If you think the world might take a while to wind down, you might want to invest in a generator. They start at around $300 and go up into the thousands. Don't forget to pick up fuel to run it, though. And you might want to make sure your fire extinguisher is working, in case fireballs start falling from the sky or the toaster goes berserk.

Take a look at the Federal Emergency Management Agency's Ready.gov Web site, which tells you how much water and food you will need for an emergency and offers a list of things you should always have at the ready. The agency recommends water canisters or sealed jugs so you do not have to drink from your bathtub.

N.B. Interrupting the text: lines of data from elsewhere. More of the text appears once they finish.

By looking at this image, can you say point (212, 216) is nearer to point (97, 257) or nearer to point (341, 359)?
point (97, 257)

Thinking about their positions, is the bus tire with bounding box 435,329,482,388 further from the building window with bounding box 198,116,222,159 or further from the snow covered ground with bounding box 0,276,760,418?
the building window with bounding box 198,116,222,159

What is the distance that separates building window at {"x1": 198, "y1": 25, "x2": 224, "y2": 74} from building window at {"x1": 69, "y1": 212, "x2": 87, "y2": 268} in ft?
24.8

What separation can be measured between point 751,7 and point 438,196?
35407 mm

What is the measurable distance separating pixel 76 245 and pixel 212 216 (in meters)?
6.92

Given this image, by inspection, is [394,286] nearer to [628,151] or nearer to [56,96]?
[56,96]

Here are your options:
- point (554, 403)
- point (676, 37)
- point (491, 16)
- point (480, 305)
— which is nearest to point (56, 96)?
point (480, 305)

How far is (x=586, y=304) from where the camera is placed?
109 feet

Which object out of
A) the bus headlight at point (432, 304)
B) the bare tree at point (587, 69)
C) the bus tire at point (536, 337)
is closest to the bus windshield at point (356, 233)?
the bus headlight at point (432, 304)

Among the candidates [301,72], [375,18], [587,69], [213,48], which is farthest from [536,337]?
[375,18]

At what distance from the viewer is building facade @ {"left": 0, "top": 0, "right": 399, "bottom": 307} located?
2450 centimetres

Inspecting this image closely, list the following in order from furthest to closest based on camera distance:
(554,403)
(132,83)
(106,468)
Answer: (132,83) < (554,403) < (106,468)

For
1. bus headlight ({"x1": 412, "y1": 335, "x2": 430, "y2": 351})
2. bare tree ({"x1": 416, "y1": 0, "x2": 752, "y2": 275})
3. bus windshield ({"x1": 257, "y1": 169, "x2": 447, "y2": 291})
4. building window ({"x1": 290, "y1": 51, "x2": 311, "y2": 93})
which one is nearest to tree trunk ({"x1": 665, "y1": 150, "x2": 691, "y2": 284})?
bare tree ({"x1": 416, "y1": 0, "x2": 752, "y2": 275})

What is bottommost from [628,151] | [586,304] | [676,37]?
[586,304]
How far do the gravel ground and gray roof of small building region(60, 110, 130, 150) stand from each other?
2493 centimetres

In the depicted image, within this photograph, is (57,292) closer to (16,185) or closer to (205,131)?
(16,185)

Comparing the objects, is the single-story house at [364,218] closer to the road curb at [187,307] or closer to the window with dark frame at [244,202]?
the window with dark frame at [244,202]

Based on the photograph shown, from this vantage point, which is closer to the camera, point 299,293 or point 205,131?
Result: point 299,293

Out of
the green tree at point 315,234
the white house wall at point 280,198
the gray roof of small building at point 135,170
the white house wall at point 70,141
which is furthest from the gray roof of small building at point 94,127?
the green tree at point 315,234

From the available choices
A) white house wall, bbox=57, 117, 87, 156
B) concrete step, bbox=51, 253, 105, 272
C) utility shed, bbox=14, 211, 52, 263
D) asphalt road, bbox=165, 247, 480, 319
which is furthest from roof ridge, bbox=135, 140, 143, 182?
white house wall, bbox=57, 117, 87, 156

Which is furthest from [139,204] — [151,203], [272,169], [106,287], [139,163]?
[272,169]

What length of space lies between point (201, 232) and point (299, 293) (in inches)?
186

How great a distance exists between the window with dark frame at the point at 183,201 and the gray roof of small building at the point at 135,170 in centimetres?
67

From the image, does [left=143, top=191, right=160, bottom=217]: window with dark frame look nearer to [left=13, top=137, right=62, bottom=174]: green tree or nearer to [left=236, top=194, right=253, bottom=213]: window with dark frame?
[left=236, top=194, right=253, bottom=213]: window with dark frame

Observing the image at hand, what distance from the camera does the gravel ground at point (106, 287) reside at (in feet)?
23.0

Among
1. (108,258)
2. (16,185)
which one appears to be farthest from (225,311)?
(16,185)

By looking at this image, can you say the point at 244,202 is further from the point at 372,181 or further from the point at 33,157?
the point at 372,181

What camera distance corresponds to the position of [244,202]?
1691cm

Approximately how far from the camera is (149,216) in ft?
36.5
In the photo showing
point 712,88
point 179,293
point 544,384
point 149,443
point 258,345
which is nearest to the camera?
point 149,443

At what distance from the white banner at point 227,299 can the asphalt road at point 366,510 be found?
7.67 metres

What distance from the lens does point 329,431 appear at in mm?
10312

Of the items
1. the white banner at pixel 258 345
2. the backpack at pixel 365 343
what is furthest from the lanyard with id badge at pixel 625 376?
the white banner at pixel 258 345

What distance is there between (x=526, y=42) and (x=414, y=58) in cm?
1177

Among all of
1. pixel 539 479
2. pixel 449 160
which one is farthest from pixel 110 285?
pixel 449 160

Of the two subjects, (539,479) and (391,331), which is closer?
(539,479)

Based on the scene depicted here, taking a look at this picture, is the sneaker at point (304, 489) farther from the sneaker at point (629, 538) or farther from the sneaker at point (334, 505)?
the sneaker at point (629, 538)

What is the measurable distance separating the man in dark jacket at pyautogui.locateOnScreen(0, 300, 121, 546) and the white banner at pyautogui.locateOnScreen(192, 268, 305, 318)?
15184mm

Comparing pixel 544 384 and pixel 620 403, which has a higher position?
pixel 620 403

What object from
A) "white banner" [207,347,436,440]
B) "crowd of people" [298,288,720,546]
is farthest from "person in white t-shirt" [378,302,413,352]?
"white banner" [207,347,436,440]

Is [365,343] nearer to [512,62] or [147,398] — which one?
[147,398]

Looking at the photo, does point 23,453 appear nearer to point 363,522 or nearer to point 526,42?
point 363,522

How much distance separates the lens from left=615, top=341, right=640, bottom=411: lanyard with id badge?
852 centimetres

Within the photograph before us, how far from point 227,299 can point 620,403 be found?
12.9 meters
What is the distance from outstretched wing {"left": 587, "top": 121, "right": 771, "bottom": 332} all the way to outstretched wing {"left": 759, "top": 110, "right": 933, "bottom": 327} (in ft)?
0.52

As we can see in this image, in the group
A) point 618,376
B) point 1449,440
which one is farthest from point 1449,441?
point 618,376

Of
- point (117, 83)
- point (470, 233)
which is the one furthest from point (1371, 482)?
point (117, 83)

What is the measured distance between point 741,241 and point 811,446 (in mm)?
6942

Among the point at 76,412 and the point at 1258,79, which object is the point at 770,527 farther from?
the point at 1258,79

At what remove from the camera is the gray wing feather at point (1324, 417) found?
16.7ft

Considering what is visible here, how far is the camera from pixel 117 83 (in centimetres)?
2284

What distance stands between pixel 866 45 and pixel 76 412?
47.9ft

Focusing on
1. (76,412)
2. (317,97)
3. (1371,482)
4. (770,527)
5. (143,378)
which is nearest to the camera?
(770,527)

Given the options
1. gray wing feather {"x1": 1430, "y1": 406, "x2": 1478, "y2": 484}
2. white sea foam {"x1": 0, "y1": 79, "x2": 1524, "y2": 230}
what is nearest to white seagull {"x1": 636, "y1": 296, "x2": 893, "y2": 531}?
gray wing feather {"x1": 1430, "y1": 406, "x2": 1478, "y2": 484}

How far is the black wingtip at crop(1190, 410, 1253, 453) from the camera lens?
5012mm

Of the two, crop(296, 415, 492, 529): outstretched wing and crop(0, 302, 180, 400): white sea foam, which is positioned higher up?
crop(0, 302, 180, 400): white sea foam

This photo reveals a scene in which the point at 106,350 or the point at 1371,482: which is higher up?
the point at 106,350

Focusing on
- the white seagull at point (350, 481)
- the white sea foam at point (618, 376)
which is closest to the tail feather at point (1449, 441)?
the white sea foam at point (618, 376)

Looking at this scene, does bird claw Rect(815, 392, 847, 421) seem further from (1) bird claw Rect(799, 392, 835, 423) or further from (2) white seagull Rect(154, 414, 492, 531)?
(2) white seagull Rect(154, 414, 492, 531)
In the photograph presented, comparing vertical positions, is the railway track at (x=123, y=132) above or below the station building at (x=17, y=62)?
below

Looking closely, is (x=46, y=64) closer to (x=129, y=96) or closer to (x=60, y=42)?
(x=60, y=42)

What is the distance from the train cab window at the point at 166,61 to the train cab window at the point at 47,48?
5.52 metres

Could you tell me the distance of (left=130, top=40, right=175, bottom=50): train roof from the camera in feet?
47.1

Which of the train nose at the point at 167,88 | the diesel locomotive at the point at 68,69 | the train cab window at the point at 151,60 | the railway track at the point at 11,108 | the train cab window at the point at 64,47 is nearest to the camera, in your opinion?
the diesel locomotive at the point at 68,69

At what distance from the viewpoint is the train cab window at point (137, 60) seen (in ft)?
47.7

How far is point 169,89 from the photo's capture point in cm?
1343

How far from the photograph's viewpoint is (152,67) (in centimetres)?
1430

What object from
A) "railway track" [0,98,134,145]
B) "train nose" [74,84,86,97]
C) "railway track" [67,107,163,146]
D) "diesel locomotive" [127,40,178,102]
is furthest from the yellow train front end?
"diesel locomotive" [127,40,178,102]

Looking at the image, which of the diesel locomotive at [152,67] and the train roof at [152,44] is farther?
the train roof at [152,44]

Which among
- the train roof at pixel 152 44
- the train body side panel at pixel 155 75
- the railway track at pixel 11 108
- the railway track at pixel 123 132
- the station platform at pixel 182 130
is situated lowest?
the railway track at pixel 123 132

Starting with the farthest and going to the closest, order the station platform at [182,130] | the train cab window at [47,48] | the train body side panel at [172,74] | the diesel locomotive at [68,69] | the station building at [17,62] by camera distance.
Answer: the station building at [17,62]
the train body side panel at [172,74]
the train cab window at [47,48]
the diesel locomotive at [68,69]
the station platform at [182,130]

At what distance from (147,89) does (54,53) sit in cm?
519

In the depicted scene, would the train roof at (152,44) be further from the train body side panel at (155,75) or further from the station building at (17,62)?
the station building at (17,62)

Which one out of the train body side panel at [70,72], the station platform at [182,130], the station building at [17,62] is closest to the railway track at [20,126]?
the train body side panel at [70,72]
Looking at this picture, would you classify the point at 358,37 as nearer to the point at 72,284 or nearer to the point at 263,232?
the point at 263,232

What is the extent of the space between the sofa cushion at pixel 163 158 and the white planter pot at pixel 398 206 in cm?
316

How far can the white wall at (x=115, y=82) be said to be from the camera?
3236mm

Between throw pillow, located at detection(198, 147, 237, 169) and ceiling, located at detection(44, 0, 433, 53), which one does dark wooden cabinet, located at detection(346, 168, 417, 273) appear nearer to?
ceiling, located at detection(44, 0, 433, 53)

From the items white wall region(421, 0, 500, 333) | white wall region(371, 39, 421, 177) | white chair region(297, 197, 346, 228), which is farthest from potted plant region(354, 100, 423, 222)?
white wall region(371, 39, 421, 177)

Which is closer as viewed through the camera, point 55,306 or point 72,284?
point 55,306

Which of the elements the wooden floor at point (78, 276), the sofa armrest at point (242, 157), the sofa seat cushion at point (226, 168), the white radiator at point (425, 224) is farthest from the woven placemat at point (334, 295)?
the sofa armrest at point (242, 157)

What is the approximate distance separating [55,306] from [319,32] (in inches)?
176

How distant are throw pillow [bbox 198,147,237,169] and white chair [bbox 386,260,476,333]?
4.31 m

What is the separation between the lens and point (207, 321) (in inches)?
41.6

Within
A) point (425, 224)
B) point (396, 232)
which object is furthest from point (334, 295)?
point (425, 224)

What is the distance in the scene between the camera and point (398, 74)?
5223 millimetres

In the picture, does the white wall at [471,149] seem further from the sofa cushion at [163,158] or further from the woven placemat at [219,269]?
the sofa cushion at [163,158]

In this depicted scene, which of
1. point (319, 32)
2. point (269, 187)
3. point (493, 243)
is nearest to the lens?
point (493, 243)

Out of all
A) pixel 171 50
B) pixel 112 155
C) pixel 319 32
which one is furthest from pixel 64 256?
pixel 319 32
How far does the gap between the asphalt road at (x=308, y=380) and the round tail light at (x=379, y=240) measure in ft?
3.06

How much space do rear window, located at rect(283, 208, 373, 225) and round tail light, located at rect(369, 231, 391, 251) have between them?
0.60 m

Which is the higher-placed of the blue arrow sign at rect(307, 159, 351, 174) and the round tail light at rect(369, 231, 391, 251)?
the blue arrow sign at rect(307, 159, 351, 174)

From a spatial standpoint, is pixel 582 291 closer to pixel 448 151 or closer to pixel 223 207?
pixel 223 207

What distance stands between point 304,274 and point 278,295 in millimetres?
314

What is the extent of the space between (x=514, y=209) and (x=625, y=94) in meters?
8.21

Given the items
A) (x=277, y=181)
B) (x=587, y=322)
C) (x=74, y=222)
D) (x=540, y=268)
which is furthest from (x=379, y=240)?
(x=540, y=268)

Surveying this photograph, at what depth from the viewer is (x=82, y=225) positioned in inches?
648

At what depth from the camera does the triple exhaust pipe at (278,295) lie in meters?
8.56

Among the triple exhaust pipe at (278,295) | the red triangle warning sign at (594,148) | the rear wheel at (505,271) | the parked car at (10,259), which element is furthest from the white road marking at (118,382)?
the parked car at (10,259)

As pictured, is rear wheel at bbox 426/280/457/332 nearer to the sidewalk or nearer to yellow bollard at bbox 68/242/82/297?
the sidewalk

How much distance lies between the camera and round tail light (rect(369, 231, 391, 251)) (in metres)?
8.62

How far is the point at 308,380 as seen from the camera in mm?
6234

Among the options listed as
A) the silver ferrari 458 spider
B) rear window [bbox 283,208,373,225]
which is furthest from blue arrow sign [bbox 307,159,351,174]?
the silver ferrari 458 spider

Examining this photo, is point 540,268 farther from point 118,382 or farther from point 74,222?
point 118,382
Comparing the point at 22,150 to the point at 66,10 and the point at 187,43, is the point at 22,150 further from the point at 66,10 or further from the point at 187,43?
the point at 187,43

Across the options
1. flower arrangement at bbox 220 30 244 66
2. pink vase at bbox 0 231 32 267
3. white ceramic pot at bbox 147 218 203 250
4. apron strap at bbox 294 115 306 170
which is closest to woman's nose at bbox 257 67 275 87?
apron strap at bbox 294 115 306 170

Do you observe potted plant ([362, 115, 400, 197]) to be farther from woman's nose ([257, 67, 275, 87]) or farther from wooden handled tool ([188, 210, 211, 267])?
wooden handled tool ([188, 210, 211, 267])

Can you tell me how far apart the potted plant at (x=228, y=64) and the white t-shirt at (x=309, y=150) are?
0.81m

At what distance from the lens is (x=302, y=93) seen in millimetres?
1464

Finally, don't forget to have a camera fully charged and some extra batteries so you can document your particular angle on the apocalypse. This way, when society finally rebuilds itself, you'll be able to post those awesome photos on Twitter and Facebook.

Correction: December 20, 2012, Thursday

This article has been revised to reflect the following correction: An earlier version of this article misstated the number of NOAA weather station frequencies picked up by the Motorola MH23OR two-way radio. It picks up all seven, not 11. (The radio also picks up four VHF marine frequencies.)